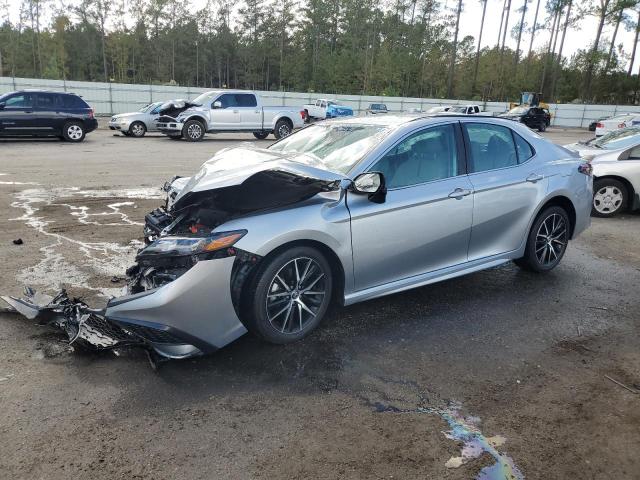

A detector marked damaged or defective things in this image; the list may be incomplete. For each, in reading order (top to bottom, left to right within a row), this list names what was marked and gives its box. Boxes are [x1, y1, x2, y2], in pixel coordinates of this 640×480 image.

crumpled hood [171, 143, 344, 209]
front end damage [3, 148, 344, 362]
exposed headlight [141, 230, 246, 258]
damaged silver toyota camry [0, 115, 592, 360]
broken bumper [1, 256, 248, 358]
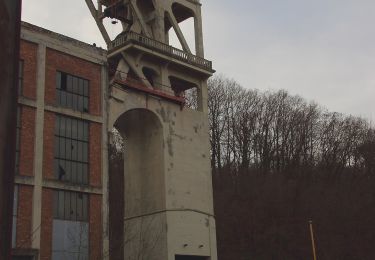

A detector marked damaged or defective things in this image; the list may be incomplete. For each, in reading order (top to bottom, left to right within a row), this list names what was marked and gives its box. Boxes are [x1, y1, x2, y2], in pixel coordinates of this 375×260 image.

broken window [56, 71, 89, 111]
broken window [54, 116, 89, 185]
broken window [52, 190, 89, 258]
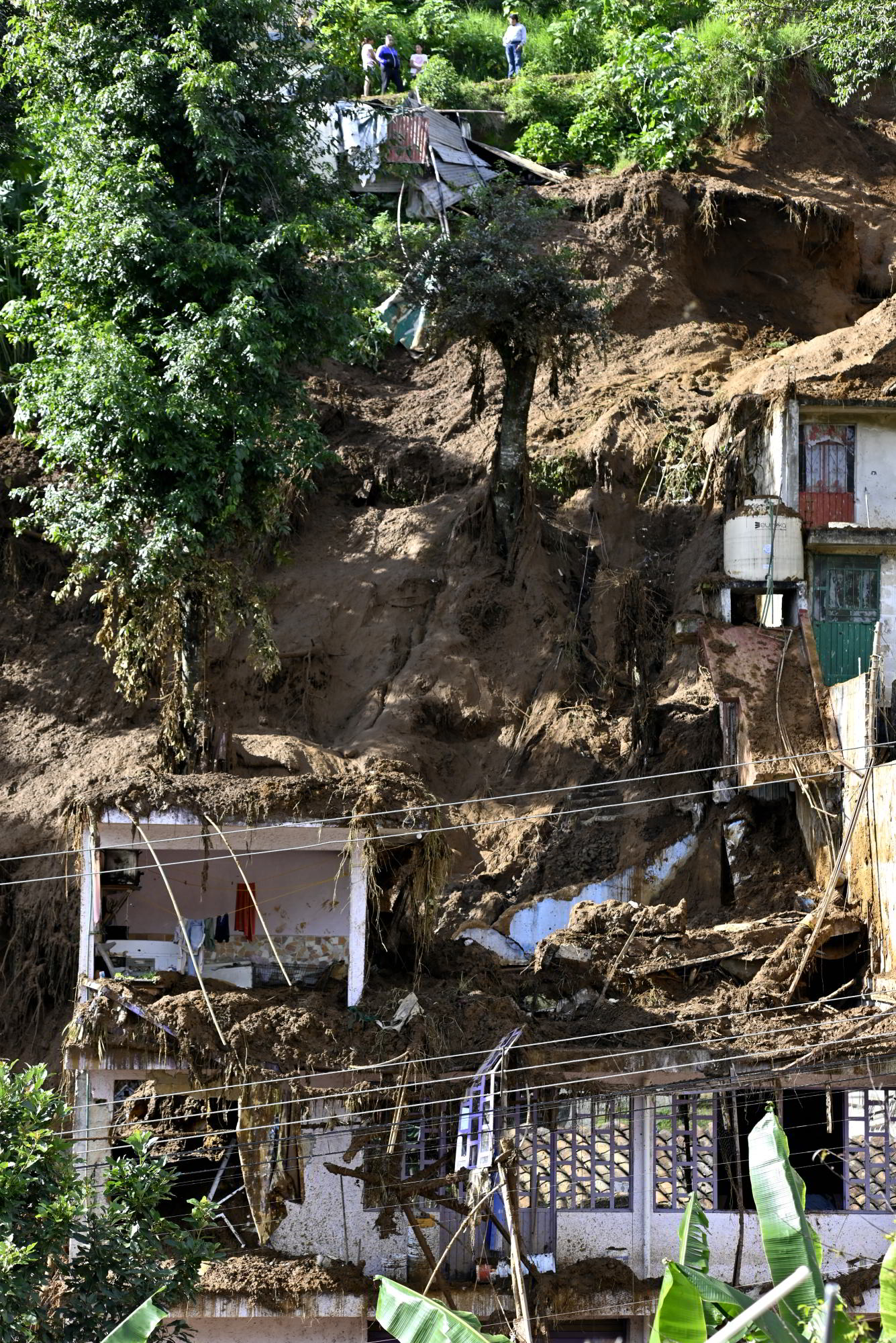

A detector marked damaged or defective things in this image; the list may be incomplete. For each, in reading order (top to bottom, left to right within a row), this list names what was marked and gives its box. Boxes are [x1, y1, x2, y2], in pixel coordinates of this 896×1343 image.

rusted metal sheet [383, 113, 429, 165]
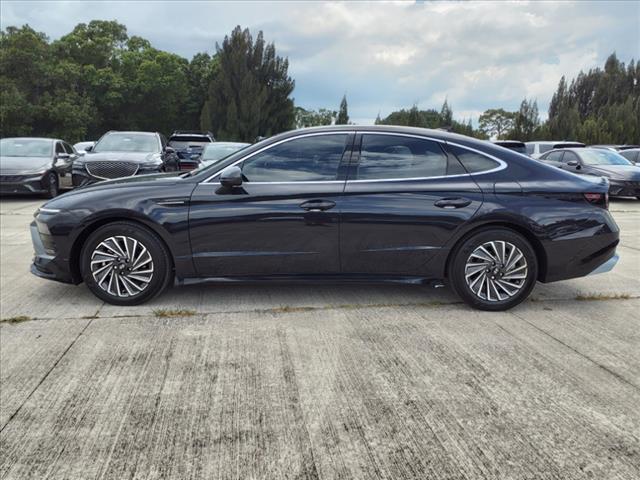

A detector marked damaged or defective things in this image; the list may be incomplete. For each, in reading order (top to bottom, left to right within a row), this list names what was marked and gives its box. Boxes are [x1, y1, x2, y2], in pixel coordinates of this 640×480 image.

cracked concrete [1, 197, 640, 478]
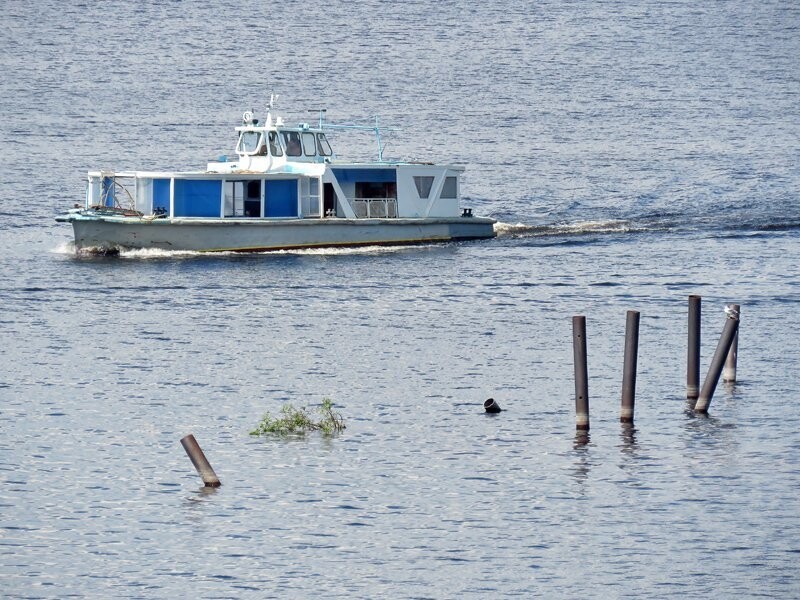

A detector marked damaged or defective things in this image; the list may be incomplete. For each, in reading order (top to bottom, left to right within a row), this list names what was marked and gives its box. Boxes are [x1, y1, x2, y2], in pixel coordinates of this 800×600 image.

rusty metal pole [572, 314, 592, 432]
rusty metal pole [620, 312, 640, 424]
rusty metal pole [692, 314, 740, 418]
rusty metal pole [720, 302, 740, 382]
rusty metal pole [180, 434, 220, 486]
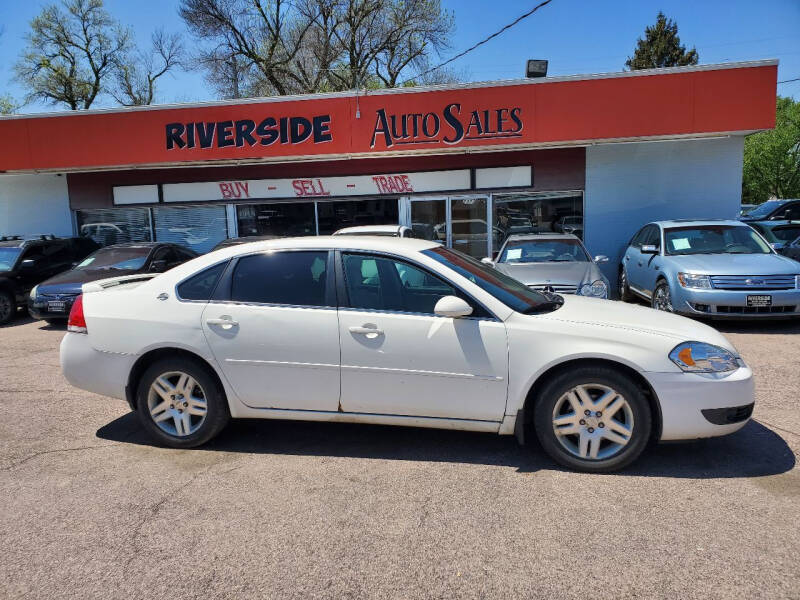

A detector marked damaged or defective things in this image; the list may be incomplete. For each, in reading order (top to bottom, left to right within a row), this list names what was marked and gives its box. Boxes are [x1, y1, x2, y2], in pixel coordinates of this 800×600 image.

dent on car door [200, 250, 340, 412]
dent on car door [336, 252, 506, 422]
cracked pavement [0, 316, 796, 596]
^^^^^^^^
## Your task
An exact copy of the whole listing is required, minus the pictures.

## Written solution
A detector marked damaged or defective things in this image; the list may be incomplete. For each, in reading order (top to bottom, left to right within a row), this list names what was marked and gives its box. Boxes are [x1, y1, x2, y2], in pixel coordinates of this 640×480 image.

crumpled hood [171, 143, 344, 209]
front end damage [3, 148, 344, 362]
exposed headlight [141, 230, 246, 258]
damaged silver toyota camry [0, 115, 592, 360]
broken bumper [1, 256, 248, 358]

A detector marked damaged or defective things in this image; the list may be incomplete. For each, in reading order (top to bottom, left to right within a row), this list names what was marked and gives its box. Boxes are [x1, y1, x2, y2], in pixel coordinates of this 375×260 image.

broken window [56, 71, 89, 111]
broken window [54, 116, 89, 185]
broken window [52, 190, 89, 258]

A detector marked damaged or defective things in this image; the list may be incomplete. For each, in reading order (top to bottom, left to right within a row), this list names what was marked and gives its box. Boxes are [x1, y1, x2, y2], in pixel coordinates of this 896×1343 image.

rusted metal sheet [383, 113, 429, 165]

A detector marked damaged or defective things in this image; the list may be incomplete. For each, in reading order (top to bottom, left to right within a row), this list names what was marked and gives its box. Boxes are [x1, y1, x2, y2], in pixel coordinates of this 640×480 image.

cracked concrete [1, 197, 640, 478]

A detector marked damaged or defective things in this image; the list may be incomplete. For each, in reading order (top to bottom, left to right within a row), this list names what was marked and gives its box. Boxes are [x1, y1, x2, y2], in pixel coordinates of this 800×600 image.

rusty metal pole [572, 314, 592, 432]
rusty metal pole [620, 312, 640, 424]
rusty metal pole [692, 314, 740, 418]
rusty metal pole [720, 302, 740, 382]
rusty metal pole [180, 434, 220, 486]

A detector marked damaged or defective things in this image; the list may be incomplete. For each, in reading order (top to bottom, left to right within a row), this list names what was marked and gives its box. Boxes are [x1, y1, x2, y2], in pixel coordinates of this 800×600 image.

dent on car door [200, 250, 340, 412]
dent on car door [336, 252, 506, 422]
cracked pavement [0, 316, 796, 596]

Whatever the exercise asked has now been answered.